▶ [Task]
Retype the Carl Grünberg text below exactly, in full.

▶ [Text passage]
□ □ □

Carl Grünberg (10 February 1861 – 2 February 1940) was a German Marxist philosopher of law and history.

Biography

Born in Focșani, Romania, into a Jewish-Bessarabia German family, Grünberg studied law in Strasbourg and worked as an advocate. Later he studied political economy in Vienna. Among his academic teachers were Gustav Schmoller in Strasbourg and Lorenz von Stein and Anton Menger in Vienna. In 1894, he became academic reader for political law and economy at the University of Vienna. Grünberg was one of the founders of Austromarxism. Among his students were Otto Bauer, Rudolf Hilferding and Karl Renner. 1912 he got the chair for history of economy at the university of Vienna.

In 1924 he became the first director of the Institute for Social Research, later known as the Frankfurt School. He established and edited a journal of labour and socialist history, the Zeitschrift für Social- und Wirtschaftsgeschichte (1893) and the Archiv für die Geschichte des Sozialismus und der sozialen Bewegung (1911), a journal that is known today as the Grünberg-Archiv (Archive for the History of Socialism and the Workers' Movement). After having suffered from a stroke, he retired in 1929 and left the Institute to Max Horkheimer.

Works 
 Die Bauernbefreiung: Und die Auflösung des Gutsherrlich-Bäuerlichen Verhältnisses in Böhmen, Mähren und Schlesien (Leipzig 1893)

□ □ □

▶ [Material shown]
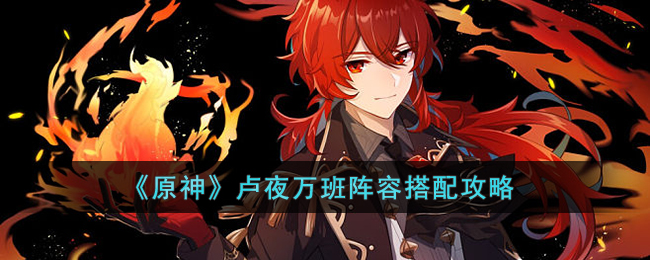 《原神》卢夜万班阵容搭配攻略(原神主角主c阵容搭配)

□ □ □

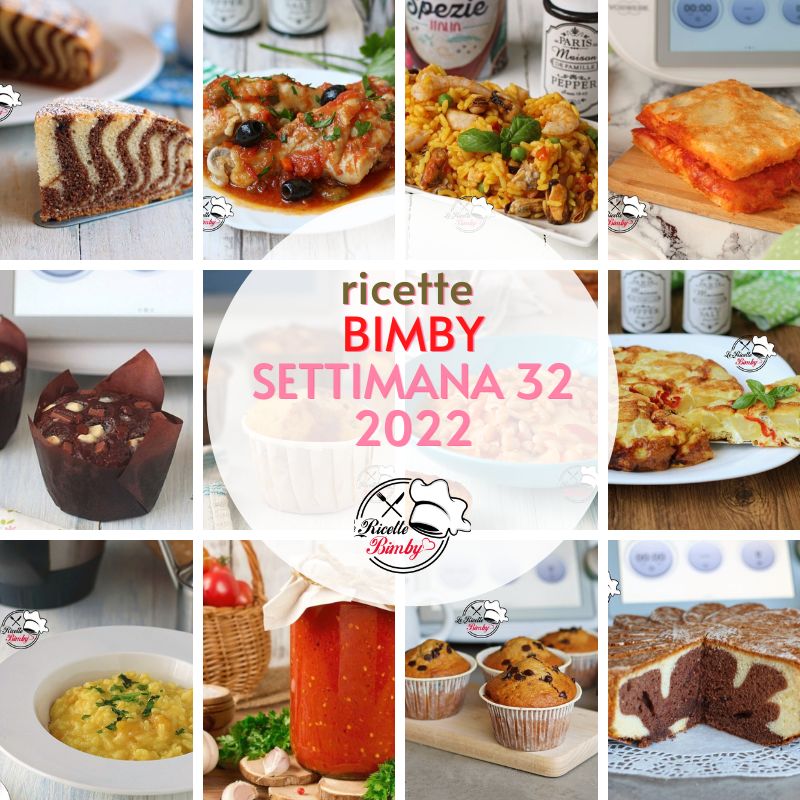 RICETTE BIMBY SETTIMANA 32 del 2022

□ □ □

▶ [Solution to the problem]
Carl Grünberg (10 February 1861 – 2 February 1940) was a German Marxist philosopher of law and history.

Biography

Born in Focșani, Romania, into a Jewish-Bessarabia German family, Grünberg studied law in Strasbourg and worked as an advocate. Later he studied political economy in Vienna. Among his academic teachers were Gustav Schmoller in Strasbourg and Lorenz von Stein and Anton Menger in Vienna. In 1894, he became academic reader for political law and economy at the University of Vienna. Grünberg was one of the founders of Austromarxism. Among his students were Otto Bauer, Rudolf Hilferding and Karl Renner. 1912 he got the chair for history of economy at the university of Vienna.

In 1924 he became the first director of the Institute for Social Research, later known as the Frankfurt School. He established and edited a journal of labour and socialist history, the Zeitschrift für Social- und Wirtschaftsgeschichte (1893) and the Archiv für die Geschichte des Sozialismus und der sozialen Bewegung (1911), a journal that is known today as the Grünberg-Archiv (Archive for the History of Socialism and the Workers' Movement). After having suffered from a stroke, he retired in 1929 and left the Institute to Max Horkheimer.

Works 
 Die Bauernbefreiung: Und die Auflösung des Gutsherrlich-Bäuerlichen Verhältnisses in Böhmen, Mähren und Schlesien (Leipzig 1893)